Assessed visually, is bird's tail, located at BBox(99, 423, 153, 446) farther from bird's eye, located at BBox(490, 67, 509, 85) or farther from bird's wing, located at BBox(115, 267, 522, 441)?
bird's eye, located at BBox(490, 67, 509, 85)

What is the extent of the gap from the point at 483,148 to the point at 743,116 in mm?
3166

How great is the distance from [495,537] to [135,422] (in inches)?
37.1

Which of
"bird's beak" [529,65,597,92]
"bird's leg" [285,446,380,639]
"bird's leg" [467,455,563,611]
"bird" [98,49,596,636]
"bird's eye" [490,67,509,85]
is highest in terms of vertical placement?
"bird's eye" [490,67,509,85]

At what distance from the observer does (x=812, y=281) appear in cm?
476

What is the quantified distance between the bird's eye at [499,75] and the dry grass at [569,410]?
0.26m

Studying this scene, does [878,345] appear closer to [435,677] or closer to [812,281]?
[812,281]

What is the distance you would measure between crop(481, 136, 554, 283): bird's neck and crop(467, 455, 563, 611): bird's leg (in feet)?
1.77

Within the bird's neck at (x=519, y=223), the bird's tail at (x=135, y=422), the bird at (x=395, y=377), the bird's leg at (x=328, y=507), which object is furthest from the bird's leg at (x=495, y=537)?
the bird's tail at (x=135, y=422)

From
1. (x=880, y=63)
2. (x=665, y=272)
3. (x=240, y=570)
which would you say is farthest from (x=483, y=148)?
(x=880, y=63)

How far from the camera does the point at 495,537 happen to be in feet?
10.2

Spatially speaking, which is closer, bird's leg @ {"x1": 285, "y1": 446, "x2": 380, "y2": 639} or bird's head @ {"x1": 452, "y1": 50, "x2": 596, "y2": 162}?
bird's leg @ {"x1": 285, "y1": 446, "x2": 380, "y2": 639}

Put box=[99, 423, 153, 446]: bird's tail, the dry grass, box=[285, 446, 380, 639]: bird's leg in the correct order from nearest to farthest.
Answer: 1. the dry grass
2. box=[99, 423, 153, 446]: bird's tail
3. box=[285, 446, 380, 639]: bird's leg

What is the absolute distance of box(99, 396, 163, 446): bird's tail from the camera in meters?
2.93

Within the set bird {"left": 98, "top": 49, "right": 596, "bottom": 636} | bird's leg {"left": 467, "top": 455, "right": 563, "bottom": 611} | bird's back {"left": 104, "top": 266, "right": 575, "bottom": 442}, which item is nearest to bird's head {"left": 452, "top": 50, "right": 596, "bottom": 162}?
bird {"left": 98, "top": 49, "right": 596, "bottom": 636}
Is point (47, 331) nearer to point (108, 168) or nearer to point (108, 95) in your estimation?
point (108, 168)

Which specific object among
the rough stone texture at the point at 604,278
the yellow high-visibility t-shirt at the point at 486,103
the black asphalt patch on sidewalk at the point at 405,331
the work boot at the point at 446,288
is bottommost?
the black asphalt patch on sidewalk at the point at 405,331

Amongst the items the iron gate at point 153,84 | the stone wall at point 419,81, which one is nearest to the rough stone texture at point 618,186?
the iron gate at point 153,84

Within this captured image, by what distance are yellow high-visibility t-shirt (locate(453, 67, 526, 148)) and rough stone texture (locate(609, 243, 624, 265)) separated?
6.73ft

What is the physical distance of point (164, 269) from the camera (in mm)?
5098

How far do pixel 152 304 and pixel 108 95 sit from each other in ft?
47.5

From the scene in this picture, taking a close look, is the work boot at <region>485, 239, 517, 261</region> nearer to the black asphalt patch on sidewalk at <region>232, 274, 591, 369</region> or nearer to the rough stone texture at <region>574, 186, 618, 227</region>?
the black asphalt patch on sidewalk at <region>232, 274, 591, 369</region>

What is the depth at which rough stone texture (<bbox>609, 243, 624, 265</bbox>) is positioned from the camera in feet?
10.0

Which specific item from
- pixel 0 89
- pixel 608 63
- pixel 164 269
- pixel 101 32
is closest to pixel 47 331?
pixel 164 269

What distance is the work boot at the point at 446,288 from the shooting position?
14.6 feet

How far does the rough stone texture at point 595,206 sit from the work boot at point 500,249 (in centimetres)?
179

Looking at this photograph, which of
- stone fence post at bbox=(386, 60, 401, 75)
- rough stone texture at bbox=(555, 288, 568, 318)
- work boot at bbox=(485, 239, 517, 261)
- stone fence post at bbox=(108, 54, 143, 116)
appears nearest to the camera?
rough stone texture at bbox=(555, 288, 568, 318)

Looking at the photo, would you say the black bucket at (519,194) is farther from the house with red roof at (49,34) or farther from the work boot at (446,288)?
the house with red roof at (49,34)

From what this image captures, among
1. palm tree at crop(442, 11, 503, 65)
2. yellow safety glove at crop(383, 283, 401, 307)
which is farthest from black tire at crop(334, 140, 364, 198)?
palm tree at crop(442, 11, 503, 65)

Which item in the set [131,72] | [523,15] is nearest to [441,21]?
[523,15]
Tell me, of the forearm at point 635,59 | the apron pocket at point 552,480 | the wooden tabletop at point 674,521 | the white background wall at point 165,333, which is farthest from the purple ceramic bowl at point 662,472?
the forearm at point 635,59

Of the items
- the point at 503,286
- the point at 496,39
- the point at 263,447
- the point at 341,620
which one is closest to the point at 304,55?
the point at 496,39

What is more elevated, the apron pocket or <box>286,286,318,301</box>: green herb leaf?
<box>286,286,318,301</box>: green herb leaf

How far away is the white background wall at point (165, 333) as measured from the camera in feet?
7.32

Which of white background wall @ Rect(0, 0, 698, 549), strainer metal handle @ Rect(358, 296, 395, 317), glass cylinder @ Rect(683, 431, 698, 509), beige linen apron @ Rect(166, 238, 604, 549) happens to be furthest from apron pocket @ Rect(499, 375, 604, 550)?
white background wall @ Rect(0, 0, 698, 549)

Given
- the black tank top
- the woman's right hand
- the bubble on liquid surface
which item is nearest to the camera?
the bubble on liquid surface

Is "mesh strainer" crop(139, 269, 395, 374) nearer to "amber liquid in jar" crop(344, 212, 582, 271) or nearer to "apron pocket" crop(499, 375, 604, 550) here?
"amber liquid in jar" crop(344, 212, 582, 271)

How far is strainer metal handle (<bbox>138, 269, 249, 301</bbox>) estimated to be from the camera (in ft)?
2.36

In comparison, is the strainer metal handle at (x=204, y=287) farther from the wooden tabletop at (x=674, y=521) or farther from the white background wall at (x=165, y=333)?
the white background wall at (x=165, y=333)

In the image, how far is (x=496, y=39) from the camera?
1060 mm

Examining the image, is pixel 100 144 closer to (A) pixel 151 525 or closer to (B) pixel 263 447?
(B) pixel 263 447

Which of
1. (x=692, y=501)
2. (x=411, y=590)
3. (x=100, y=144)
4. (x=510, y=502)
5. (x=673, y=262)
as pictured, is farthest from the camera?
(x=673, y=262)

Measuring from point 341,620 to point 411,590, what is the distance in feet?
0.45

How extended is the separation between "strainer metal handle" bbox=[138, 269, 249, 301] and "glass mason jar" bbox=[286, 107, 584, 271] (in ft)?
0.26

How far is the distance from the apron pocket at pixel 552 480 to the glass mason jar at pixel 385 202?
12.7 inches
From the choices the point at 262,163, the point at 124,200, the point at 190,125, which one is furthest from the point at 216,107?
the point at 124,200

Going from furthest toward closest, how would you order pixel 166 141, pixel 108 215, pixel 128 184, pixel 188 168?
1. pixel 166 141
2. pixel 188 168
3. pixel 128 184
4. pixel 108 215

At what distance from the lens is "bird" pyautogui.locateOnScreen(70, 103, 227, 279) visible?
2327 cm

_What you need to do_
Can you render the lines from the one containing "Going from furthest" through the last line above as a Markdown table with the columns Row and Line, numbering each row and leaving out blank lines?

_Answer to the task_
| Row | Line |
|---|---|
| 1 | Going from furthest toward closest, how would you order pixel 166 141, pixel 108 215, pixel 128 184, pixel 188 168? |
| 2 | 1. pixel 166 141 |
| 3 | 2. pixel 188 168 |
| 4 | 3. pixel 128 184 |
| 5 | 4. pixel 108 215 |
| 6 | At what distance from the lens is "bird" pyautogui.locateOnScreen(70, 103, 227, 279) visible? |
| 7 | 2327 cm |